Sunday, August 10, 2008

reality tv ... the thrill of victory and the agony of defeat

Amsterdam - The planned airing of a game show in which a terminally ill woman will choose someone to receive her kidneys has stirred up controversy in the Netherlands and caused outrage internationally.


I don't know what's creepier, the Big Donor Show referenced above - or Gene Simmons Family Jewels. Do I really want to see how a member of KISS raises his children?

Long before Survivor, Dancing With the Stars, The Biggest Loser, The Apprentice, American Idol, The Bachelor, Temptation Island, Who Wants to Marry a Multi-Millionaire, Fear Factor, Extreme Makover, The Osbournes, and a host of other reality TV shows, reality TV was already at the forefront of popular culture as introduced by the television medium.

Of course there were game shows.

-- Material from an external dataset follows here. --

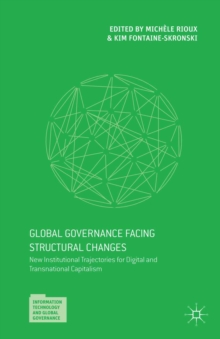 Global Governance Facing Structural Changes : New Institutional Trajectories for Digital and Transnational Capitalism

No, life is not lived in the tic-tac-toe world of Hollywood Squares, nor the harsh and sterile electronic set of The Weakest Link, but outside of a few controveries, the competition has been real, so they qualify as Reality TV. But game shows, popular as they are, aren't the ultimate form of R-TV. Not even close.

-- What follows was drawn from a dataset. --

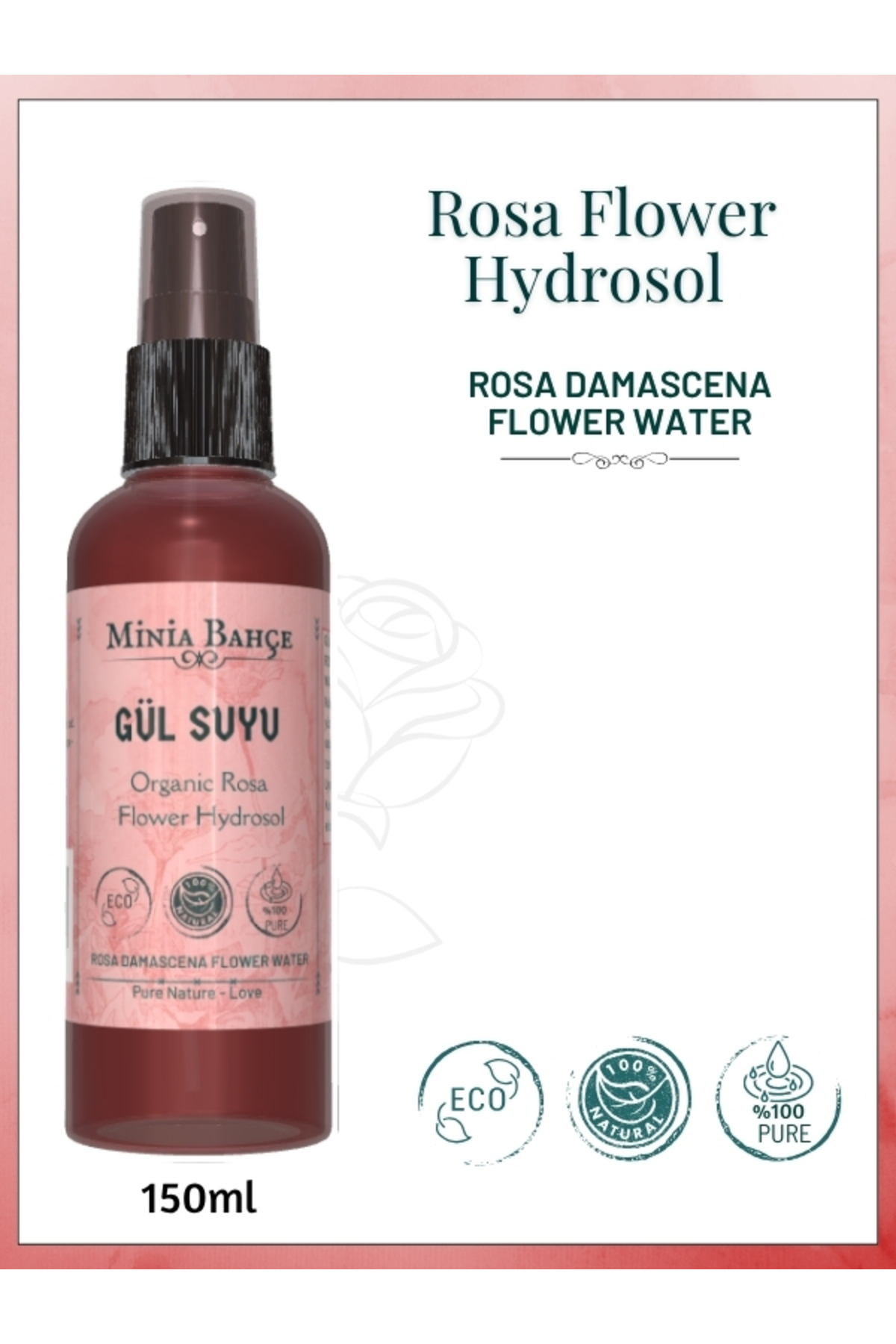 Minia Bahçe Bitki ve Sanat Atölyesi Gül Suyu %100 Saf Ve Doğal. 150ml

If you need a clue, I'll point out that you've probably been watching R-TV for a couple days and will continue to do so for a couple more weeks. (And if you're not, maybe you should be!) I'm not just referring to the Olympics but to sports in general. Sports on TV has been an enduring success from Friday Night Boxing to the Little League World Series to the NFL and that strange little experiment of an all sports network called ESPN that has multiplied itself into at least 15 television networks, 10 internet networks, and another 3 radio networks.

What defines R-TV?

1. unscripted
2. real events
3. an uncertain outcome

Sure, R-TV manufactures outrageous and sometimes highly abnormal situations and locations to create voyeur ... I mean viewer interest, but what makes them universally appealing is that the participant's actions and emotions determine the outcome.

What has been more compelling than sports? And the Olympics have often been the greatest stage of all.

Jesse Owens winning four gold medals in front of the Fuhrer, refuting the notion of Aryan Supremacy ... Mark Spitz not just swimming to 7 gold medals, but breaking 7 world records ... Al Michaels shouting, "Do you believe in miracles?" as a team of no-name kids repelled Russia's Big Red Machine in hockey ...

Not all the stories have ended the way "we" wanted them to. But that's the point. The catchphrase of the long running ABC Wild World of Sports said it all: the thrill of victory ... the agony of defeat. What's more real than that? That's reality even without the TV!

Friday, August 1, 2008

The Last Lecture

Randy Pausch died on July 25, 2008, at age 47. A computer science professor at Carnegie Mellon University in Pittsburgh, he achieved worldwide fame and became a bestselling author by the way he celebrated life despite a diagnosis of just months to live due to pancreatic cancer.

It began September 18 2007, when he gave a speech titled "Really Achieving Your Childhood Dreams." The context was his university's "last lecture" series, where professors were challenged to share with the audience something that matters most to them, as if they had only days to live. For Pausch, who spoke just weeks after learning he was suffering from terminal cancer, the context was not hypothetical.



The lecture became a hit as it criss-crossed the globe on the Internet, with more than three million viewers on youtube alone. "If I don't seem as depressed or morose as I should be, sorry to disappoint you," said Pausch, the married father of three young children, at the start of the lecture. He spoke with optimism and humor, convinced that not even the specter of death could keep him from having fun; a buoyancy he maintained throughout his illness. He claimed you couldn't escape the Reaper but you could still beat him ... by living well.

In challenging his audience to really achieve their dreams, Pausch turned our typical success paradigms upside down by saying that achieving our dreams is not really about achieving our dreams. Huh? That's not a chapter in The Secret is it?

"It's about how you live and how you love," he said. He believed he learned more from the dreams he had not achieved. How we travel the journey matters more than whether we get to the exact destination we had in mind. I guess knowing you are about to die will do that, will give that perspective, won't it? Not necessarily according to Pausch.

"Cancer didn’t change me at all. I know lots of people talk about the life revelation. I didn’t have that. I always thought every day was a gift, but now I am looking for where to send the thank you note."

Now that's a challenge. I can't think of a better place to start than a simple, "Thank you, Randy."